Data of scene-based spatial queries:
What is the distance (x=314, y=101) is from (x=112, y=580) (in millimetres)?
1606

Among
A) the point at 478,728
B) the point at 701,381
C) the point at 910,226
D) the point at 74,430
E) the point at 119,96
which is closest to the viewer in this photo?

◆ **Task details**
Reproduce the data above verbatim, line by line, with no changes.

◆ **Full solution**
What is the distance (x=314, y=101) is from (x=112, y=580) (in millimetres)?
1606

Among
A) the point at 478,728
B) the point at 701,381
C) the point at 910,226
D) the point at 74,430
E) the point at 119,96
which is closest to the viewer in this photo?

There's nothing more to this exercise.